Overall, with the big name additions on offense and a solid returning core on defense, I expect Tampa Bay to build on a decent 2019 campaign and make a run at the division title. They may have even positioned themselves to have the best shot of any team at knocking the Saints off the pedestal.
The Atlanta Falcons – 7-9 in 2019
It’s been a disappointing couple of years for the Falcons, having missed the playoffs in 2018 and 2019. However, they did finish last year with plenty of momentum thanks to a 6-2 record in their final 8 games. They’ll look to build on heading into 2020.
Offensively, their biggest change comes in the backfield. Devonta Freeman and the club parted ways, and Atlanta brought in former LA Ram Todd Gurley to fill his shoes. The hope is that Gurley will return to his stellar form from 2017, when he was named Offensive Player of the Year.
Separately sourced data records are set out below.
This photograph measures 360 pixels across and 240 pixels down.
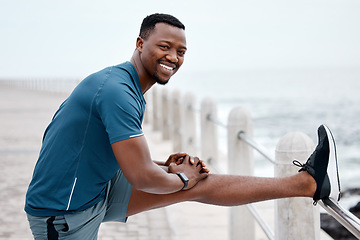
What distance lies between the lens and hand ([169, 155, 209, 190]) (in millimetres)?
2693

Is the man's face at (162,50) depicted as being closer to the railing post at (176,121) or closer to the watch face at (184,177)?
the watch face at (184,177)

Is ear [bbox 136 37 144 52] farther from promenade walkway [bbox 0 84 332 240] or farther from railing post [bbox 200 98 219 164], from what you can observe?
railing post [bbox 200 98 219 164]

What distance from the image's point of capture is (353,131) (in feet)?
85.1

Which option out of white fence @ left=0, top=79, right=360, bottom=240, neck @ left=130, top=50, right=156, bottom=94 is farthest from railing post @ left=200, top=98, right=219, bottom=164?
neck @ left=130, top=50, right=156, bottom=94

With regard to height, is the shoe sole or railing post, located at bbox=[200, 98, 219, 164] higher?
the shoe sole

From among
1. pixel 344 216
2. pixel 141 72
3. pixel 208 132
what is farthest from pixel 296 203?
pixel 208 132

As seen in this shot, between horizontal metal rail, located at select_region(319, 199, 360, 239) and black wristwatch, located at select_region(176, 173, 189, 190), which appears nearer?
horizontal metal rail, located at select_region(319, 199, 360, 239)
The WR core of Julio Jones and Calvin Ridley will be joined by new TE acquisition Hayden Hurst, who arrived in Atlanta when Austin Hooper headed to Cleveland. That’s a lot of firepower for Matty Ice to work with.
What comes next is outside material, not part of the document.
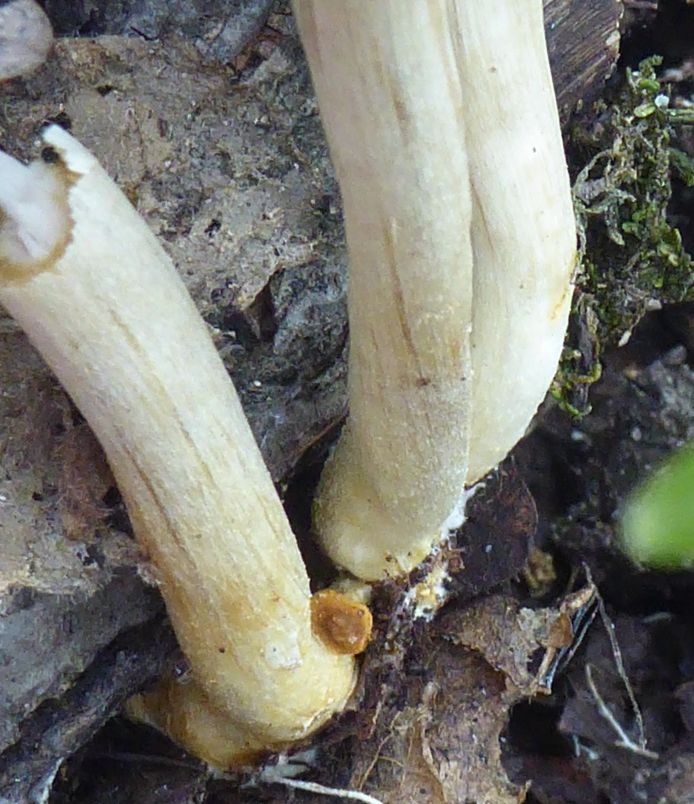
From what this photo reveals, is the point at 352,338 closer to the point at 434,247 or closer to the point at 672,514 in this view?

A big reason the Falcons were on the outside looking in last season was because they got off to a horrible start, going 1-7 in the first half. Their defense was getting obliterated to the tune of 30+ points and 385 yards per game. By the time they turned things around in the second half (they forced more turnovers, cut down on points allowed/game, and shaved the total yards/game), there was too big a gap to overcome. Their defense finished the season ranked in the middle of the pack in the NFL. If they can replicate their second half, they’ll likely rise in the chart.
Together with the potent offense, the Falcons will look to soar in 2020.
The New Orleans Saints – 13-3 in 2019
The black and gold are on a roll. They’ve won the division each of the last three seasons, winning 11 games or more each time. There’s no reason to think they won’t make it 4 in a row, though it will likely prove more difficult than in recent years.
If something is working, why mess with it? The starting squad remains essentially in tact. When you have Drew Brees, Michael Thomas, Alvin Kamara, and Jared Cook there really isn’t much reason to look for help. What moves they did make were to help bolster protection for their aging QB while also planning for the future. They swapped backup QBs – letting Teddy Bridgewater head to Carolina while bringing in Jameis Winston from Tampa Bay. Of course, Taysom Hill is still in the mix as one of the more versatile players in the league. This is a high octane offense that can score in multiple ways, and 2020 should be more of the same.
The defensive unit is anchored by Cam Jordan, who has racked up 10+ sacks in three straight seasons. He’s joined this year by Marcus Davenport, who should put up comparable numbers, especially if he can remain healthy. The secondary features well-known names like Janoris Jenkins, D.J. Swearinger, Malcolm Jenkins, and Marshon Lattimore. They’ll be a tough test for opposing offenses looking to keep up on the scoreboard with the Saints offense.
Making predictions in 2020 is exponentially more difficult than usual. Given the specter of how COVID-19 could impact anyone, anywhere, at any time makes it quite a challenge.
This division is chock full of new faces in new places. Overall, a pretty competitive division has gotten even tougher as far as I’m concerned. Any and all of these teams are capable of getting hot. However, I’m a sucker for a good story. It’s a popular opinion that this will be Drew Brees’ final year playing in the NFL. Winning another division title and maybe even hoisting the Lombardi Trophy sounds like a great way to ride off into the sunset – Sorry Tom.